[Collected data entries]
○ ○ ○
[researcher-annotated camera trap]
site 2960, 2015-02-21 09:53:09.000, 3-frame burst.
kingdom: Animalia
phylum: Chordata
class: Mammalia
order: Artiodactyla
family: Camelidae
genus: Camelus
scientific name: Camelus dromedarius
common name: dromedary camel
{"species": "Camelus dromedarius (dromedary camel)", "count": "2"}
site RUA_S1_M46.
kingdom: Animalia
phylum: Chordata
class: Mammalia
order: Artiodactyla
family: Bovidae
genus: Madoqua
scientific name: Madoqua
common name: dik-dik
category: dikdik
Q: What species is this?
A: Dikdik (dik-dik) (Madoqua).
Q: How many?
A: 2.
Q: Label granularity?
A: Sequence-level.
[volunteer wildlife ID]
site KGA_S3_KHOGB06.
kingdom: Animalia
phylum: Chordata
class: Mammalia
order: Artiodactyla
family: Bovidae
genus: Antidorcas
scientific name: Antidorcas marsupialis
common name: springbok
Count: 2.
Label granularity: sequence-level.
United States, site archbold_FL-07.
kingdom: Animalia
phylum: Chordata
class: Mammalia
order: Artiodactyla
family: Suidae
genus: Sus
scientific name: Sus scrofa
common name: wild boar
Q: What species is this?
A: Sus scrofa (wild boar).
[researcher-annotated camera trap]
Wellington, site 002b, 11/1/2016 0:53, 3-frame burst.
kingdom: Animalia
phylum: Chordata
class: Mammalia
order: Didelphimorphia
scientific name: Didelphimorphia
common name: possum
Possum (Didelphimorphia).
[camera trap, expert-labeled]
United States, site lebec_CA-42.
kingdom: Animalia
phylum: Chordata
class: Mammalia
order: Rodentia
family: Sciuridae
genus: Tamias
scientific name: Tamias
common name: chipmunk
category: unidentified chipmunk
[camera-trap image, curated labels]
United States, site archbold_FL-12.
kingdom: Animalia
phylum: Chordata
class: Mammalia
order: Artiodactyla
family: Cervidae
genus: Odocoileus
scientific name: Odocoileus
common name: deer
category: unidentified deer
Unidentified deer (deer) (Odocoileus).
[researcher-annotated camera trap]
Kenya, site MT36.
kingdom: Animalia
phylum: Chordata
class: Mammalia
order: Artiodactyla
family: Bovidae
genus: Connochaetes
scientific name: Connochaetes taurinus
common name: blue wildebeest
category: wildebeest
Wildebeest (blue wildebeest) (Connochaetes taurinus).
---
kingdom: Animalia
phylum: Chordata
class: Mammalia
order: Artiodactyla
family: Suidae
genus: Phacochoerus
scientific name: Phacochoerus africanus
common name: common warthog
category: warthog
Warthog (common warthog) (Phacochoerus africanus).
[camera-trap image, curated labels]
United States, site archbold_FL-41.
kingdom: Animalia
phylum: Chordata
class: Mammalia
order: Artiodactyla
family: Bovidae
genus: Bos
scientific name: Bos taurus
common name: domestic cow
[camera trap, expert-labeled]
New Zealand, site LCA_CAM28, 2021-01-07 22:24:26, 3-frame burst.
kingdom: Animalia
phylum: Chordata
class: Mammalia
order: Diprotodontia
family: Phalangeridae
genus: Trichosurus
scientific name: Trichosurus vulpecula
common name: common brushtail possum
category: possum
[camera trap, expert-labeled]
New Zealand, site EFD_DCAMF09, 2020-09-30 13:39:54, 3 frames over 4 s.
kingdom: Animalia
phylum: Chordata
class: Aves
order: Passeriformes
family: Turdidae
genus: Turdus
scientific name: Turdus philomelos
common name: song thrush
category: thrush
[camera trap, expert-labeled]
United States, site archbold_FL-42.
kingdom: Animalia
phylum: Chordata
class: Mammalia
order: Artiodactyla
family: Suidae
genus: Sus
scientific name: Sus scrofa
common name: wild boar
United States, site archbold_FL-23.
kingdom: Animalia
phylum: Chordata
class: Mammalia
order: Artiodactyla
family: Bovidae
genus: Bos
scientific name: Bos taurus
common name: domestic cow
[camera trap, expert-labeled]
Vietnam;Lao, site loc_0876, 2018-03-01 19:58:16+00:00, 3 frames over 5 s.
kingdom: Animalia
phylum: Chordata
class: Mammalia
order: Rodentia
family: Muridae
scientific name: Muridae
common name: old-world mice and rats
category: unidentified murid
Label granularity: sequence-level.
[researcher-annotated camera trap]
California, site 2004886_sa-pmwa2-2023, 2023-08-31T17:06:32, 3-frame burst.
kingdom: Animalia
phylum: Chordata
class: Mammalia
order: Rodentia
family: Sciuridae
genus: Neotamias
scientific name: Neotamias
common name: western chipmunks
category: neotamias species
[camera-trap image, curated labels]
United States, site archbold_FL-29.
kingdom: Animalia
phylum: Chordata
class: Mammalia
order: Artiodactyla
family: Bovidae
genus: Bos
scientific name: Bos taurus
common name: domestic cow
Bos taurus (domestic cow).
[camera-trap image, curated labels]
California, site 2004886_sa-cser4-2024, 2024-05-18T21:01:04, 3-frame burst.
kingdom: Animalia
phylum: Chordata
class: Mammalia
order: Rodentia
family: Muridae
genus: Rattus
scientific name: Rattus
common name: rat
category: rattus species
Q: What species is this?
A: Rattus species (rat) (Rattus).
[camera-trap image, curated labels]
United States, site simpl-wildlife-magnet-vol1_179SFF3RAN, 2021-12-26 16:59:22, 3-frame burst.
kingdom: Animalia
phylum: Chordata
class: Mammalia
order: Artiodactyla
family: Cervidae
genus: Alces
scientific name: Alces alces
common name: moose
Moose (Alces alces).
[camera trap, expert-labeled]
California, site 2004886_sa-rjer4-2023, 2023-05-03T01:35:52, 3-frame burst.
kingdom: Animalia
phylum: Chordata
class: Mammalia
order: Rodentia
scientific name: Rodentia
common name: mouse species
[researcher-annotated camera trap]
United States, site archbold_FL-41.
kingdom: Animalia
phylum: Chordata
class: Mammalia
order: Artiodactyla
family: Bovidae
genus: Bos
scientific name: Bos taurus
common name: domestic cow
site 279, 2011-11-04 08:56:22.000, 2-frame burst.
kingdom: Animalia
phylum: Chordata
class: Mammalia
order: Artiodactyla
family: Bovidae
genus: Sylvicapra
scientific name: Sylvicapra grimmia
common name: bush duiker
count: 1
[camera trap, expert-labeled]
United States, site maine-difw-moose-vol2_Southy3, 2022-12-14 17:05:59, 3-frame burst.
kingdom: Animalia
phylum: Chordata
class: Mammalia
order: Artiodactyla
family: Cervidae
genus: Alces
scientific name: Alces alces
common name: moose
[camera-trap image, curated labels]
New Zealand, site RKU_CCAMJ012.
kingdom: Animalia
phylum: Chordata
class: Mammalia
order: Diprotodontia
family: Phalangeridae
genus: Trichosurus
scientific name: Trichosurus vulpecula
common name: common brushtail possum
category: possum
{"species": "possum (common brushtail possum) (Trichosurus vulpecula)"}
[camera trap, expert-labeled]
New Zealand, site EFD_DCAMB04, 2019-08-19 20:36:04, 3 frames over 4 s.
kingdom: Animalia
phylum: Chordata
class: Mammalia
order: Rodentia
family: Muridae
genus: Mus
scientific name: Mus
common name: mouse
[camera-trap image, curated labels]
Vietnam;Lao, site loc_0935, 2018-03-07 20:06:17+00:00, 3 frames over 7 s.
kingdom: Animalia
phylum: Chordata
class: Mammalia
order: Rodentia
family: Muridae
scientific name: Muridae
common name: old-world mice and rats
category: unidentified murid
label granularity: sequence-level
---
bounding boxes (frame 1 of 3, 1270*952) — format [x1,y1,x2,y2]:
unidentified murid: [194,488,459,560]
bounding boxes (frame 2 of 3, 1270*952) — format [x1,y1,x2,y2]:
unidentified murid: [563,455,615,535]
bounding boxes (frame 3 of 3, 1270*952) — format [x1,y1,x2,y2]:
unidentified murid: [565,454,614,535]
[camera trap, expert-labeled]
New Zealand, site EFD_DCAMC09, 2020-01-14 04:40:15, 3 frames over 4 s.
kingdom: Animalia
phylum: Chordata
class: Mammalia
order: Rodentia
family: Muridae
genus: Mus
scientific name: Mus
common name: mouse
○ ○ ○
**BRIEF:**
Search the data for the word "granularity" and copy each line where it appears.

**ANSWER TO THIS TASK:**
Q: Label granularity?
Label granularity: sequence-level.
Label granularity: sequence-level.
label granularity: sequence-level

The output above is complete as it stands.